I am trying to create a python script that reads a CSV file that contains data arranged with sample names across the first row and data below each name, as such:
sample1,sample2,sample3
343.323,234.123,312.544
From the dataset I am trying to draw cumulative distribution functions for each sample onto the same axis. Using the code below:
import matplotlib.pyplot as plt
import numpy as np
import csv
def isfloat(value):
'''make sure sample values are floats
(problem with different number of values per sample)'''
try:
float(value)
return True
except ValueError:
return False
def createCDFs (dataset):
'''create a dictionary with sample name as key and data for each
sample as one list per key'''
dataset = dataset
num_headers = len(list(dataset))
dict_CDF = {}
for a in dataset.keys():
dict_CDF["{}".format(a)]= 1. * np.arange(len(dataset[a])) / (len(dataset[a]) - 1)
return dict_CDF
def getdata ():
'''retrieve data from a CSV file - file must have sample names in first row
and data below'''
with open('file.csv') as csvfile:
reader = csv.DictReader(csvfile, delimiter = ',' )

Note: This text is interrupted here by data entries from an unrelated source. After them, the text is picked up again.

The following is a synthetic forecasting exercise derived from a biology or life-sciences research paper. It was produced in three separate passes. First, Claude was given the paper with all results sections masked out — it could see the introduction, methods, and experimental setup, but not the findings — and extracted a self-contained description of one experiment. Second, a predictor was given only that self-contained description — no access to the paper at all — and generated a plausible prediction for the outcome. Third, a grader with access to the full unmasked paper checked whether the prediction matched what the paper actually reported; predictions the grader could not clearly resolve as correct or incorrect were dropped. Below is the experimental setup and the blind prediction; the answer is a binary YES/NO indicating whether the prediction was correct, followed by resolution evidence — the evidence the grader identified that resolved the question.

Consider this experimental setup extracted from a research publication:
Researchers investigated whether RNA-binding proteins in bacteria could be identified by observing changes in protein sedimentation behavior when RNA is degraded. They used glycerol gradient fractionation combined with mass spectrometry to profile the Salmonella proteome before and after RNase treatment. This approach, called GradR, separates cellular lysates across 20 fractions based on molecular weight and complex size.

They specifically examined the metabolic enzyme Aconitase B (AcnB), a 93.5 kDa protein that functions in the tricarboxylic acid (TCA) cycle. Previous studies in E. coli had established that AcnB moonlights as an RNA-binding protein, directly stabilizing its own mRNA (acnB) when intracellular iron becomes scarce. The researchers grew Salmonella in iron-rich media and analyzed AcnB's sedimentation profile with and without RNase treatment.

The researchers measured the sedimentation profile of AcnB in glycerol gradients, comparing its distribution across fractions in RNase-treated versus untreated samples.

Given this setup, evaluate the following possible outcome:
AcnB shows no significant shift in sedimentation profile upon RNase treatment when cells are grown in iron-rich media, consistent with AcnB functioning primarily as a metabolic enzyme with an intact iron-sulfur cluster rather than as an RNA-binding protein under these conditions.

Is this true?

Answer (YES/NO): YES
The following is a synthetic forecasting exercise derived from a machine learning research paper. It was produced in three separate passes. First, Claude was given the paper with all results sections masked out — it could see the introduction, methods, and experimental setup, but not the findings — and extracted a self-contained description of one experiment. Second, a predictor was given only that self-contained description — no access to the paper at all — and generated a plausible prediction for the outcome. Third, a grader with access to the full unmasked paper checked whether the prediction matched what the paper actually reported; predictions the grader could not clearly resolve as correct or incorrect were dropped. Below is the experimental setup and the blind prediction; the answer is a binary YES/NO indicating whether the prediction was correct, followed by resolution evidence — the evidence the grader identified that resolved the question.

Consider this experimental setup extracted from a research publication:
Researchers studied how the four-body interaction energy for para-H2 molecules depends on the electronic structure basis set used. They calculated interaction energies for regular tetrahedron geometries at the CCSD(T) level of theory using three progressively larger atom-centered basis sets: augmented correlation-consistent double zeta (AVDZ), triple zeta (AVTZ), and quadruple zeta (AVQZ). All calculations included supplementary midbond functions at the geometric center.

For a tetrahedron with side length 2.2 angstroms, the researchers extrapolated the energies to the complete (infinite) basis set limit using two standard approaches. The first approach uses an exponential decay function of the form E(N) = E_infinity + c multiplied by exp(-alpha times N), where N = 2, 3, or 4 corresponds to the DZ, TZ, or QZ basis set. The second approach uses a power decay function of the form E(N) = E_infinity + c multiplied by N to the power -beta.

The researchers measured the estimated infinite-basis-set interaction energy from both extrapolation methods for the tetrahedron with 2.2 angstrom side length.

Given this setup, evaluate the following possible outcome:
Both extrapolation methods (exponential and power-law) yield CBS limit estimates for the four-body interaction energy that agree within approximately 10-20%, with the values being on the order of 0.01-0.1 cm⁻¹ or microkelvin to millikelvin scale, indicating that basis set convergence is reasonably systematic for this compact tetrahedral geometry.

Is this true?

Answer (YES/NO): NO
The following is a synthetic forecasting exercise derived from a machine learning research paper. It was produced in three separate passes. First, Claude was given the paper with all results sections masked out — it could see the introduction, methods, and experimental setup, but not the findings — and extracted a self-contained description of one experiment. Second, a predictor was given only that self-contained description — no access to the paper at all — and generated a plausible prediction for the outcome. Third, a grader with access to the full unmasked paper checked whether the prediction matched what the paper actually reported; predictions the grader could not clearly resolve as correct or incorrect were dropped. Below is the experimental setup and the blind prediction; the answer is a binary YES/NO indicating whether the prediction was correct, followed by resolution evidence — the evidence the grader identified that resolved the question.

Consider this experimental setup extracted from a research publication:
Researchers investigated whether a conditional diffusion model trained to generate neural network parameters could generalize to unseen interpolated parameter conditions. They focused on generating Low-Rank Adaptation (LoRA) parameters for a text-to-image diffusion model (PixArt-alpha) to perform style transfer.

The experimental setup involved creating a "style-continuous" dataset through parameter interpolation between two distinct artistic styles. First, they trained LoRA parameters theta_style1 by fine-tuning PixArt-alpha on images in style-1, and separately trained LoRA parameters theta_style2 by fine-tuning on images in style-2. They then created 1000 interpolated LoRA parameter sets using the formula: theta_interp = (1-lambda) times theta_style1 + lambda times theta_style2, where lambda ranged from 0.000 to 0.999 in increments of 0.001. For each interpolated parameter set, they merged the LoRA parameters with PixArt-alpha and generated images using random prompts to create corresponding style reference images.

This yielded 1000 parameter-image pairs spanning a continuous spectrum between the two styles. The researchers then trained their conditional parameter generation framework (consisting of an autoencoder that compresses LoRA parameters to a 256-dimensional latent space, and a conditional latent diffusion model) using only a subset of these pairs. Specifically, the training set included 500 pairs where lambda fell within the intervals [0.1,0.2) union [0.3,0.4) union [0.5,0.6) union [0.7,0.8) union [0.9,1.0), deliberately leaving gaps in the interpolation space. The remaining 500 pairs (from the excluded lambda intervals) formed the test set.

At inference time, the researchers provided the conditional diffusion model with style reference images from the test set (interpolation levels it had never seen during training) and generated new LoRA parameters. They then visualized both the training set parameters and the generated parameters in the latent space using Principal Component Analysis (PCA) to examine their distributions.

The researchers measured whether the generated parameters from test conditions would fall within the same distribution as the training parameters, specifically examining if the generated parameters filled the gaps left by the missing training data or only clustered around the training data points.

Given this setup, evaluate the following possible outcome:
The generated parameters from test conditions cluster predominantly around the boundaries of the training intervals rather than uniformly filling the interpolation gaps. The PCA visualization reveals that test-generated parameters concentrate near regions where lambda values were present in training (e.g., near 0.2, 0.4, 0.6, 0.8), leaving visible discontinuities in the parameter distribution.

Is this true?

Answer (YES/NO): NO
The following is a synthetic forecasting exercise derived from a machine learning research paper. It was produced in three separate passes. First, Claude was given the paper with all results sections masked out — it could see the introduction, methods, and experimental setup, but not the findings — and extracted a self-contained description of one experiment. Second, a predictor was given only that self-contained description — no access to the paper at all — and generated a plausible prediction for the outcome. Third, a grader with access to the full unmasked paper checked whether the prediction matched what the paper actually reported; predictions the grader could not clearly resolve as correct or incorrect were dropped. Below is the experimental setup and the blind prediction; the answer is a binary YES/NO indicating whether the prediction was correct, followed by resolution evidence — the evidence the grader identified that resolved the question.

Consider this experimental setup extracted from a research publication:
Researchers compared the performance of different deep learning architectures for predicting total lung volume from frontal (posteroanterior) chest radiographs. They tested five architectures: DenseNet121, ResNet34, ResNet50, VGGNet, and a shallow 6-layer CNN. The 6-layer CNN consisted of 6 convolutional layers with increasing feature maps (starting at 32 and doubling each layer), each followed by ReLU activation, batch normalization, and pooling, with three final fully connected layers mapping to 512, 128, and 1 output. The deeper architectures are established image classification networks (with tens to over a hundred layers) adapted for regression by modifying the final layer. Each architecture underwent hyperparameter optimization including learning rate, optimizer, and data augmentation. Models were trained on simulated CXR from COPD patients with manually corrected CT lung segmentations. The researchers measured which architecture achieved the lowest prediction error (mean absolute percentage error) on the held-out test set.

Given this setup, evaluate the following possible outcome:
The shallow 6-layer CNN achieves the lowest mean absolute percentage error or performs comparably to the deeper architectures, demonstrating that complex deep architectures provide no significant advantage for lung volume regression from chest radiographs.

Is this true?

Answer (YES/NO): YES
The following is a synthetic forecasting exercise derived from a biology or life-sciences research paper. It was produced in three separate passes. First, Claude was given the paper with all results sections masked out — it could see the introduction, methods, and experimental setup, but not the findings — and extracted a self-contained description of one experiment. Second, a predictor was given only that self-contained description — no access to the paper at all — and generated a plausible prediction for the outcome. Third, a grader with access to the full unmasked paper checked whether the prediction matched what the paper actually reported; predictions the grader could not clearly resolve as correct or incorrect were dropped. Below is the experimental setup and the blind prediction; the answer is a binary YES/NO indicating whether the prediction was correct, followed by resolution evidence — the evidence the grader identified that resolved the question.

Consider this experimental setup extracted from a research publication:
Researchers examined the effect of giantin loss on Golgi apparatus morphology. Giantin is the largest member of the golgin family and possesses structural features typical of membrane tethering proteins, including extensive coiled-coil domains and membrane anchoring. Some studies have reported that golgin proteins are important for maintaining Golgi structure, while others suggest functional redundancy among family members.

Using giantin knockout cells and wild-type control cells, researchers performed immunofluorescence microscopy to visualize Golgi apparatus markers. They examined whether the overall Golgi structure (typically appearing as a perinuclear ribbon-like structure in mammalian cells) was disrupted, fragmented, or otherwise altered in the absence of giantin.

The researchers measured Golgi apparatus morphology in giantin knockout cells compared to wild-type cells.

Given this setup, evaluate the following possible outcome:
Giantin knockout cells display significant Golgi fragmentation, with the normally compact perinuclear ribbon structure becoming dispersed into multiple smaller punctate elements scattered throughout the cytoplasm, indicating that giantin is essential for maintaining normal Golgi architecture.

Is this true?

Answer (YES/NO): NO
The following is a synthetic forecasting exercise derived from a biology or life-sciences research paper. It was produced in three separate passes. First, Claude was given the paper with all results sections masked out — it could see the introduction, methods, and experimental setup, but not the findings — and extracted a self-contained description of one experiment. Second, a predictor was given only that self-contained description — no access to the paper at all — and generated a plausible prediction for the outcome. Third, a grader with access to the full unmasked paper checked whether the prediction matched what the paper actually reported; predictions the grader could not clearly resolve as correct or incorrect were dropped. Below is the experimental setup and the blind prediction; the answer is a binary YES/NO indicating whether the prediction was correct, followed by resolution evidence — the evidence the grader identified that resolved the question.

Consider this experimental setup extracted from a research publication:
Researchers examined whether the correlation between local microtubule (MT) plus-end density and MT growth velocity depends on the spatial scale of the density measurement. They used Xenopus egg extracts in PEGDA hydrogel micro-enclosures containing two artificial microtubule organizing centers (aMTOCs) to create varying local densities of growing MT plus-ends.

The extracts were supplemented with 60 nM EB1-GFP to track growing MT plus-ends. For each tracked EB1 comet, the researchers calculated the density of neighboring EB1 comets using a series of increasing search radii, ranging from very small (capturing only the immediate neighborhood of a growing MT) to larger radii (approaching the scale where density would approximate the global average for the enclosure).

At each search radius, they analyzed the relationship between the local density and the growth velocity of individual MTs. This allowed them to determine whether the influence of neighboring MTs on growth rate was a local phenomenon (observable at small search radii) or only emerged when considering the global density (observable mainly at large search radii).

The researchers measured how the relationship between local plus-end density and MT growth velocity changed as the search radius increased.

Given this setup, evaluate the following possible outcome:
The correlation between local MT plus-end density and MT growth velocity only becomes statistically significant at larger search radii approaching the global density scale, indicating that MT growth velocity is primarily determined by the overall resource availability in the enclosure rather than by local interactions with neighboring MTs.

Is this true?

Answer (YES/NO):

#create a dict that has sample names as key and associated ages as lists
dataset = {}
for row in reader:
for column, value in row.iteritems():
if isfloat(value):
dataset.setdefault(column, []).append(value)
else:
break
return dataset
x = getdata()
y = createCDFs(x)
#plot data
for i in x.keys():
ax1 = plt.subplot(1,1,1)
ax1.plot(x[i],y[i],label=str(i))
plt.legend(loc='upper left')
plt.show()
This gives the output below, which only properly displays one of the samples (Sample1 in Figure 1A).
Figure 1A. Only one CDF is displaying correctly (Sample1). B. Expected output
The number of values per sample differ and I think this is where my problem lies.
This has been really bugging me as I think the solution should be rather simple. Any help/suggestions would be helpful. I simply want to know how I display the data correctly. Data can be found here. The expected output is shown in Figure 1B.